- [SHORT TASK A]
Answer these questions using the post on making a long-distance relationship work:
(i) Being pen pals and phone addicts is called a good way to do what?
(ii) What three things does the post say people tend to lose over time?
(iii) Meeting even a couple of times a month could run into how much money?

- [PAGE EXCERPT]
= = = =
Posted: 12/22/2006 10:55:16 PM
Keys to making a LDR work….

1. Have to be comfortable with it --- some people don’t like distance dating for the simple reason a potential partner is obviously not available enough to be with them on a regular basis. For distance dating to work both need to be OK with this, at least in the short run.

2. Have to understand its limitations and be able to work within them --- distance dating is fine in concept, but the reality can be very different. Being pen pals and phone addicts is a good way to pass the time-between and to get to know someone, but for how long?

3. The timeline between first contact and a serious relationship (living together/marriage) should be short --- the longer the “distance” part of the relationship lasts the chances for success lessens, for obvious reasons: people tend to lose focus, interest, and commitment over time.

4. Cost --- distance dating is not cheap. Meeting even a couple times a month could run into hundreds of dollars; so who pays? I’m sure there are some rich sugar daddies out there that have the time, money, and patience to jet to you on a moment’s notice, how nice….on to the rest of us...lol. I don’t know about most people, but I simply can’t afford the time and expense of distance dating if it means I have to carry most or all the burden. This is something that MUST be worked out before anything starts. It may not be the most romantic part of LDR's, but it’s practical, and needs to be covered.
= = = =
- [Data records]

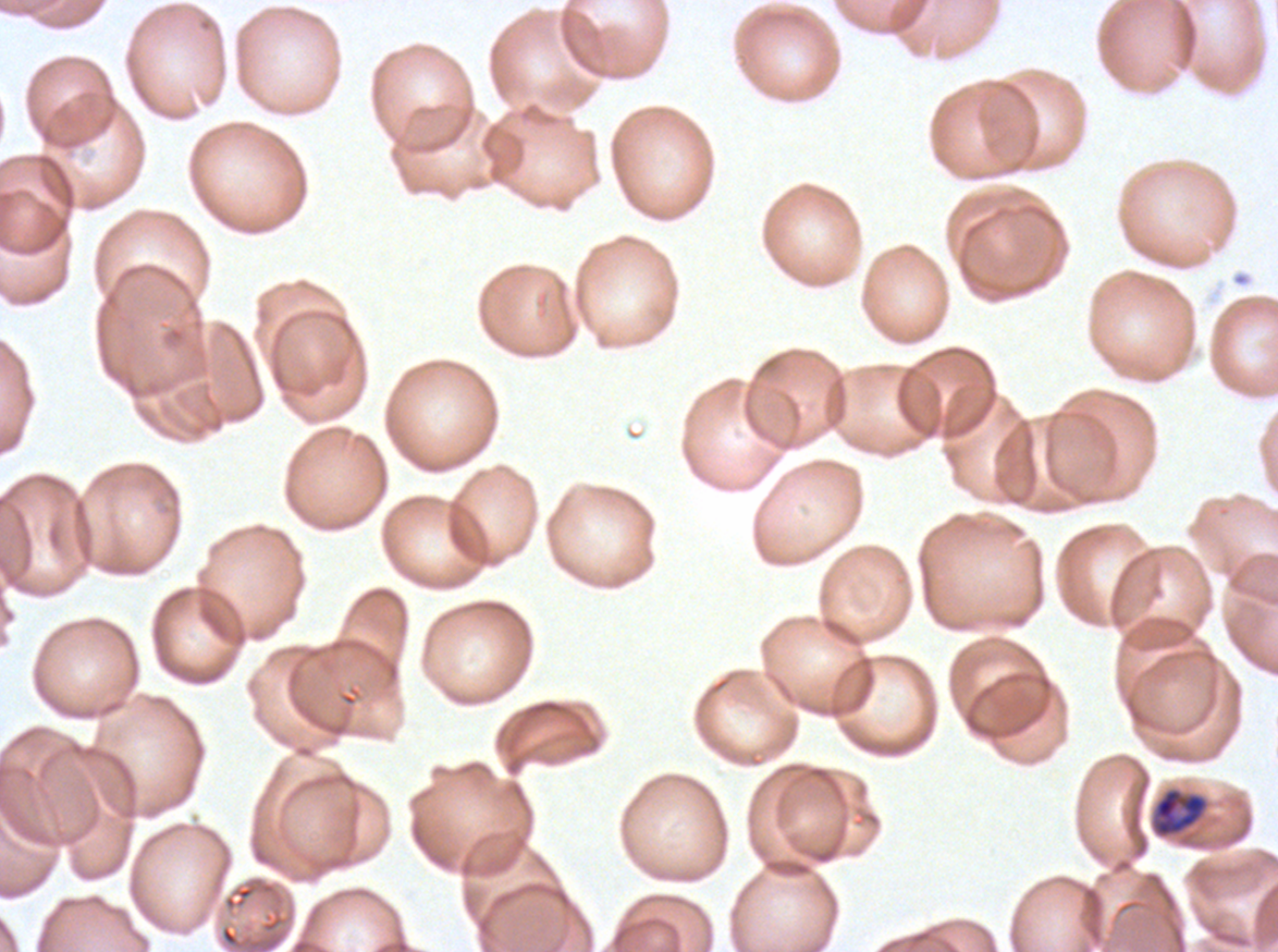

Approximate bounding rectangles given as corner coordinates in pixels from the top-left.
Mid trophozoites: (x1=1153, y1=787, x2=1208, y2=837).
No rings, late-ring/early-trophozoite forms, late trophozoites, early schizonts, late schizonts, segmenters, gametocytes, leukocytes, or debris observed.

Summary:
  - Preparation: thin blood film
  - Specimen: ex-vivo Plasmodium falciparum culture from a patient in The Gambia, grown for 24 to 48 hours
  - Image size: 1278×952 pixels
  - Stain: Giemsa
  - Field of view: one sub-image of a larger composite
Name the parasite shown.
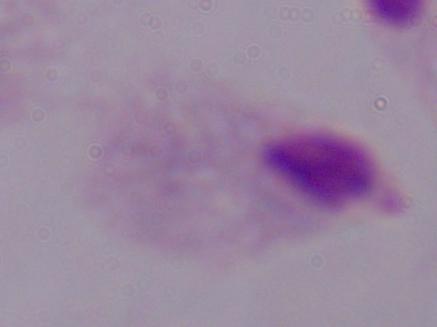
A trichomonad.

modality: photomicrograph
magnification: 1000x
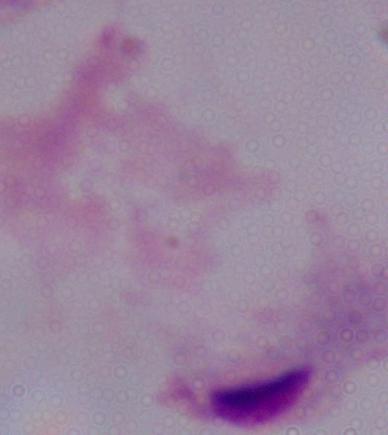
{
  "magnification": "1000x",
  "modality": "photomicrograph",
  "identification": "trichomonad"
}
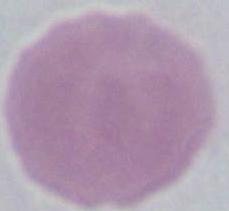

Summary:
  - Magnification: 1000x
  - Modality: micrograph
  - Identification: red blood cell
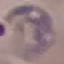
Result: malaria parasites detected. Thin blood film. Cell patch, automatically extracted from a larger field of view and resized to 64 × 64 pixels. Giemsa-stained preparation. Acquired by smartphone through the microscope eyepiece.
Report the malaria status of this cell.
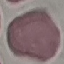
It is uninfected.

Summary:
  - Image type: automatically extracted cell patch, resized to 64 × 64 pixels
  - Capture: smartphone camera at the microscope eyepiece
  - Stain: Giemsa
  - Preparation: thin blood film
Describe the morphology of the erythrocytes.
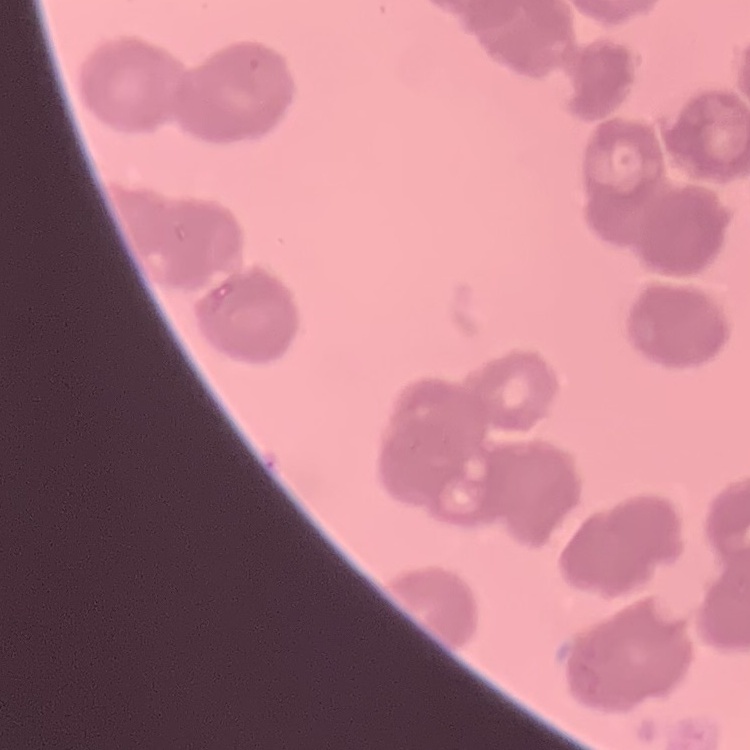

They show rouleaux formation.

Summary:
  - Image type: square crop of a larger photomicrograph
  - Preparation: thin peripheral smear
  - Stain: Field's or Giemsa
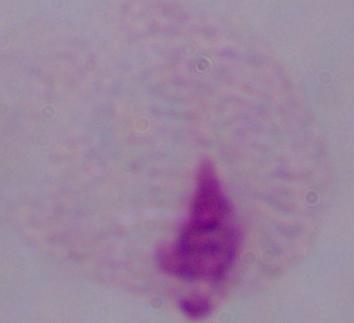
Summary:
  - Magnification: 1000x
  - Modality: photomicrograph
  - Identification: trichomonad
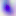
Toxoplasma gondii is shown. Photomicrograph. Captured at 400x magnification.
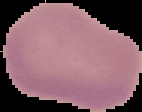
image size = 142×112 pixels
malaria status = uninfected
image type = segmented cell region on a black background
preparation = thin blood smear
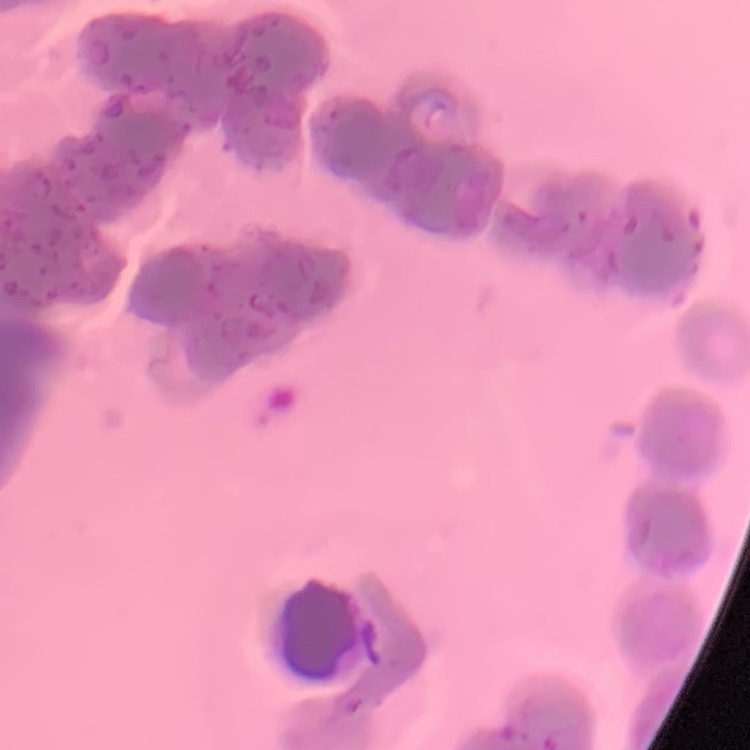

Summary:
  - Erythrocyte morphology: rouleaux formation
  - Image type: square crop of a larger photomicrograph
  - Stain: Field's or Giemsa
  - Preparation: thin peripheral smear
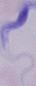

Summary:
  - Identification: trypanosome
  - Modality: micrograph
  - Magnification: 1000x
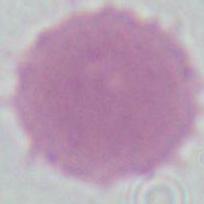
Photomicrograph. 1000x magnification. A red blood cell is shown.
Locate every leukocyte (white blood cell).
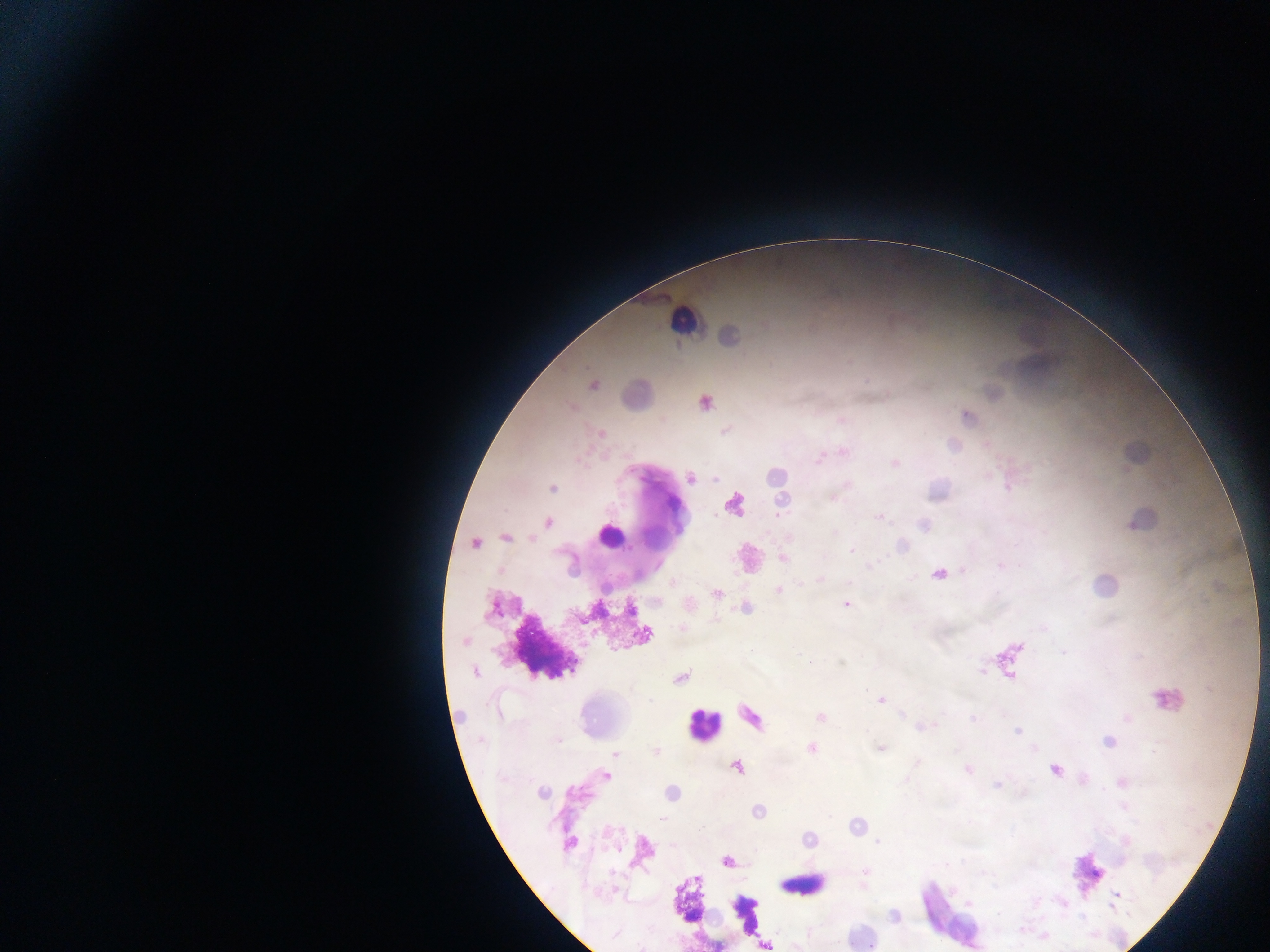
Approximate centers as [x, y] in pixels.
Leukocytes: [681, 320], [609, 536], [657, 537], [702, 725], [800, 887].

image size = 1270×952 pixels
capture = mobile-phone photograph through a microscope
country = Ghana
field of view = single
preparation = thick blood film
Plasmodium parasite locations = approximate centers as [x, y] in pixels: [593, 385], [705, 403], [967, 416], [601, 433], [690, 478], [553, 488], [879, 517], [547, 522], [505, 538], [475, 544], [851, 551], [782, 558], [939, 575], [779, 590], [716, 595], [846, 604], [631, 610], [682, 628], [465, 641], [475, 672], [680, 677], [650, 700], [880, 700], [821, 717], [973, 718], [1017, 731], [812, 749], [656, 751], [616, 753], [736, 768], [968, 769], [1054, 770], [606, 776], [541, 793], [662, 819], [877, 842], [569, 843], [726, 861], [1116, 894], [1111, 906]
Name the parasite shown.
= = = =
- [SHORT TASK B]
In the data records, print everything from the line containing "image size = 1270×952 pixels" down to the line containing "preparation = thick blood film".

- [SOLUTION A]
(i) To pass the time-between and to get to know someone.
(ii) Focus, interest, and commitment.
(iii) Hundreds of dollars.

- [SOLUTION B]
image size = 1270×952 pixels
capture = mobile-phone photograph through a microscope
country = Ghana
field of view = single
preparation = thick blood film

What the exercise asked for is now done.